Un travail social et scientifique indispensable
Initiée en 2019 par le Cercle de travail allemand de recherche de provenance (Arbeitskreis Provenienzforschung), la seconde Journée internationale de la recherche de provenance se tiendra le 8 avril 2020. Cet événement a pour but de souligner l’importance sociale et scientifique de cette tâche complexe menée par les chercheurs en Europe – en Allemagne, France, Autriche, Hollande, Belgique et Suisse. L’occasion de rappeler ici très brièvement les événements historiques et l’effort qu’entreprend le MAH dans ce domaine: un projet mené en son sein par une petite équipe dirigée par une chercheuse de provenance.
Le contexte historique
La revanche fut l’un des motifs du régime national-socialiste pour procéder à de vastes spoliations sur les territoires occupés: il fallait se venger des humiliations infligées par les troupes napoléoniennes et ramener au Reich tous les objets d’art sortis des régions allemandes depuis l’Empire et même depuis le XVIe siècle. Le rapport Kümmel, rédigé par l’historien de l’art Otto Kümmel, dresse à cet effet le répertoire de toutes les œuvres susceptibles d’être rapatriées au nom de l’unité germanique.
À partir de 1933, la machine de spoliations se met en route avec une systématique implacable, d’abord sur le territoire allemand et ensuite dans les pays occupés comme la France, la Hollande, la Belgique et l’Autriche.

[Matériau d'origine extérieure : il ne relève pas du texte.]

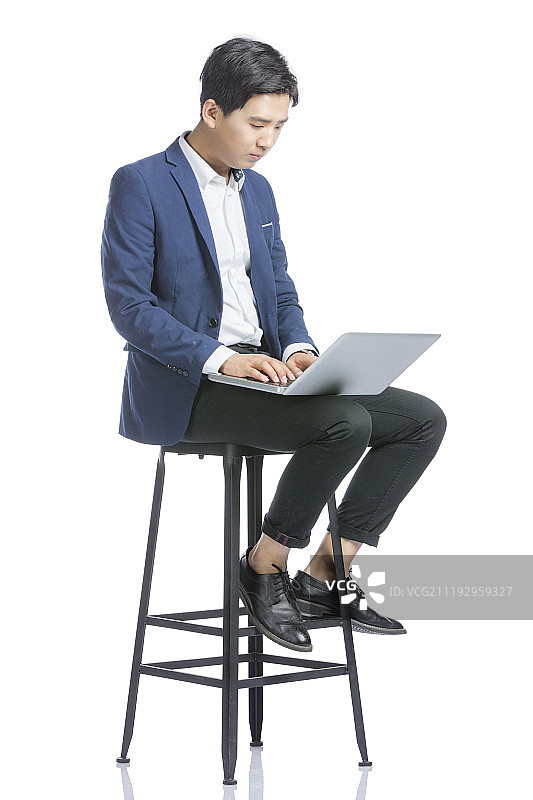 办公的商务男士图片素材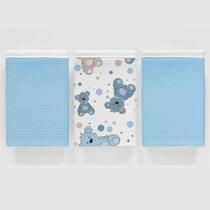 Kit 3 Pçs Fronha Para Bebê 30X40 100% Algodão Ursinho ul
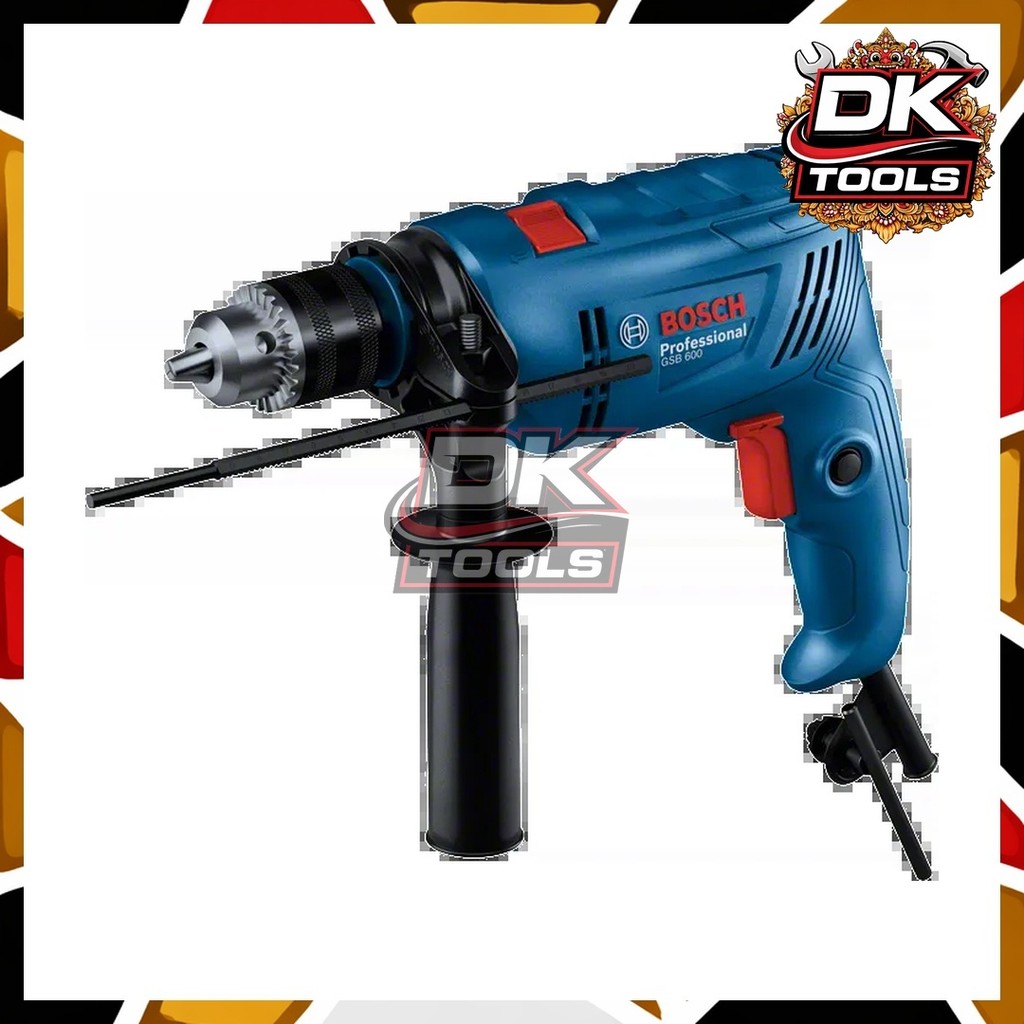 Bosch Mesin Bor Listrik Impact Drill 13mm GSB 600 Bosch -Bosch GSB 600 Mesin Bor Tembok 13 MM Impact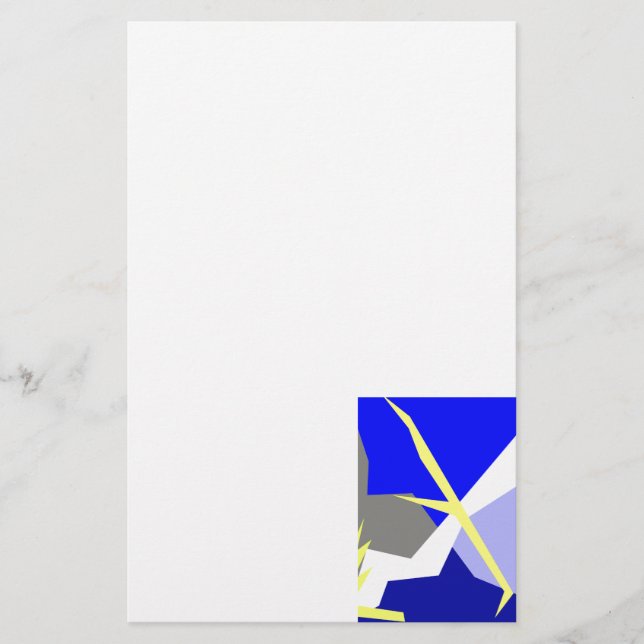 Abstrakte Kunstenergie Briefpapier (Vorderseite)
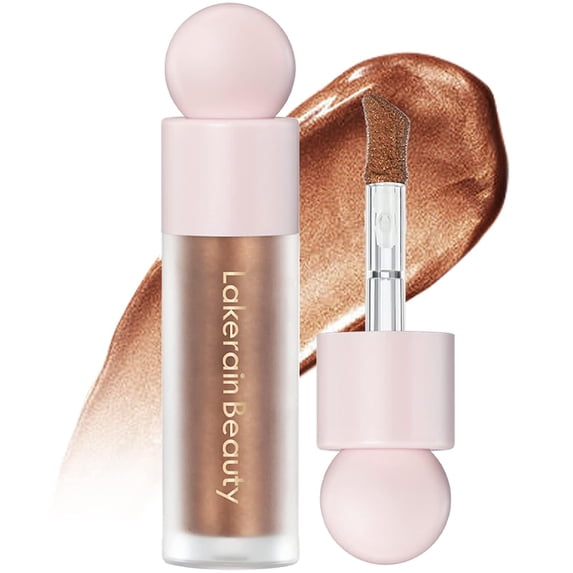 Erinde Liquid Highlighter Makeup, Face bronze highlighter Makeup Stick, silky smooth,04# CANDLELIGHT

En France, un nouvel organisme est créé pour mener à bien les pillages: l’ERR (Einsatzstab Reichsleiter Rosenberg), dirigé par l’idéologue nazi de la première heure Alfred Rosenberg (à ne pas confondre avec le fameux galeriste français Paul Rosenberg).
Monuments Men
Ces agissements ne passent pas inaperçus aux yeux du reste du monde occidental et, dès 1943, les Alliés affirment leur volonté de protéger les biens culturels européens avec la création de la Commission Roberts. En 1944, avant même la fin des hostilités, ils constituent une unité de 354 hommes et femmes, spécialistes des musées, historiens ou historiens de l’art, appelée communément les Monuments Men. Sur place, en Allemagne, dans les fameux Collecting Points (centres de collecte), ils ont pour mission de trier les œuvres retrouvées et de les restituer à leurs propriétaires légitimes. Quand la provenance ne peut être établie, les œuvres sont retournées dans les pays d’où elles proviennent; les différents gouvernements sont dès lors chargés de chercher à restituer ce qui peut l’être. Si la Suisse n’a pas subi de spoliations sur son territoire, son marché de l’art a en revanche servi à écouler une partie des œuvres spoliées. Le gouvernement helvétique accorde un délai de deux ans aux propriétaires ou ayants-droits pour formuler des demandes de restitution.
Par la suite, autant en Suisse que dans les autres pays, la conscience collective considère ce problème comme réglé… jusqu’au début des années 1990. La chute du mur de Berlin, l’ouverture d’archives jusque là fermées ou inaccessibles, la prise de conscience de l’horreur de la Shoah par les petits-enfants ou arrière petits-enfants des victimes, dont les survivants n’évoquaient que très difficilement l’indicible, le travail de recherche de certains historiens… tout cela mène à un nouvel intérêt pour cette période sombre. Des groupes de travail sont constitués – la commission Mattéoli en France, la commission Bergier en Suisse –, avec pour but de faire toute la lumière sur les événements. En 1998, 44 pays signent les 11 Principes de Washington et s’engagent, entre autres, à faire de la recherche de provenance et, en cas de provenance litigieuse, «parvenir à une solution juste et équitable» («just and fair»).
La Suisse
Pays signataire, la Confédération procède encore actuellement à la recherche de provenance sur les collections sous sa responsabilité directe (dont le Musée National à Zurich et sa filiale à Prangins (VD)). Cependant, la plupart des autres musées publics sont sous responsabilité cantonale ou municipale. Pour les inciter à faire ces recherches, la Confédération, par le biais de l’OFC, propose un soutien financier (50 % par l’OFC, 50 % par le musée). Le Musée d’art et d’histoire de Genève est bénéficiaire d’un tel encouragement et un petit groupe, dirigé par une chercheuse de provenance, se penche depuis janvier 2019 sur environ 70 œuvres dont la provenance pourrait poser problème. Les résultats de ce véritable travail d’enquête et un rapport final seront publiés à l’été 2020.